== Data for processing ==

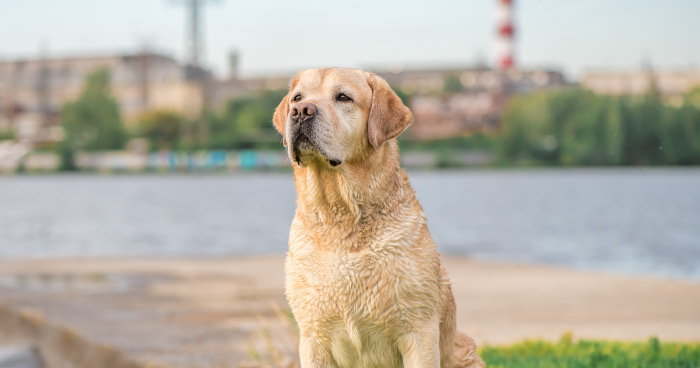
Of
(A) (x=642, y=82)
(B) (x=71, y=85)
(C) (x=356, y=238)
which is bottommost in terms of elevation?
(B) (x=71, y=85)

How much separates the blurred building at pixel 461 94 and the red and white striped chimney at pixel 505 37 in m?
1.74

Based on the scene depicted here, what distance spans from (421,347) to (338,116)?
3.33 ft

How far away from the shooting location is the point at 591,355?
6.21m

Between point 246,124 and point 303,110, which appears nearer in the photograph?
point 303,110

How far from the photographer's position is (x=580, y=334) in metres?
9.75

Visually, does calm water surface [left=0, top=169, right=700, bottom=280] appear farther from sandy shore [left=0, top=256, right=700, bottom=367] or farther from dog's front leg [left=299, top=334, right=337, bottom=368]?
dog's front leg [left=299, top=334, right=337, bottom=368]

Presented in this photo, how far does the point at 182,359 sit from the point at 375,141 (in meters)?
5.62

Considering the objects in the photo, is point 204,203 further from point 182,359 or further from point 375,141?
point 375,141

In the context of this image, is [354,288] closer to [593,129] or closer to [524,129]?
[593,129]

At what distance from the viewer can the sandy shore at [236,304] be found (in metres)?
9.34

===

**Exercise**
Print all of the rows above verbatim, omitting the pictures.

**Written solution**
Of
(A) (x=642, y=82)
(B) (x=71, y=85)
(C) (x=356, y=238)
which is bottommost in terms of elevation?
(B) (x=71, y=85)

How much separates the blurred building at pixel 461 94 and the red and white striped chimney at pixel 505 37 in m?
1.74

Based on the scene depicted here, what distance spans from (421,347) to (338,116)?
3.33 ft

How far away from the shooting location is the point at 591,355?
6.21m

Between point 246,124 and point 303,110, which appears nearer in the photograph?
point 303,110

How far from the photographer's position is (x=580, y=334) in metres?
9.75

Visually, does calm water surface [left=0, top=169, right=700, bottom=280] appear farther from sandy shore [left=0, top=256, right=700, bottom=367] or farther from dog's front leg [left=299, top=334, right=337, bottom=368]?
dog's front leg [left=299, top=334, right=337, bottom=368]

Presented in this photo, how far does the point at 182,359 sit from the point at 375,141 (in meters)?
5.62

Considering the objects in the photo, is point 204,203 further from point 182,359 or further from point 375,141?
point 375,141

In the context of this image, is [354,288] closer to [593,129] or closer to [524,129]?
[593,129]

At what distance from the viewer can the sandy shore at [236,304] be found (in metres)?
9.34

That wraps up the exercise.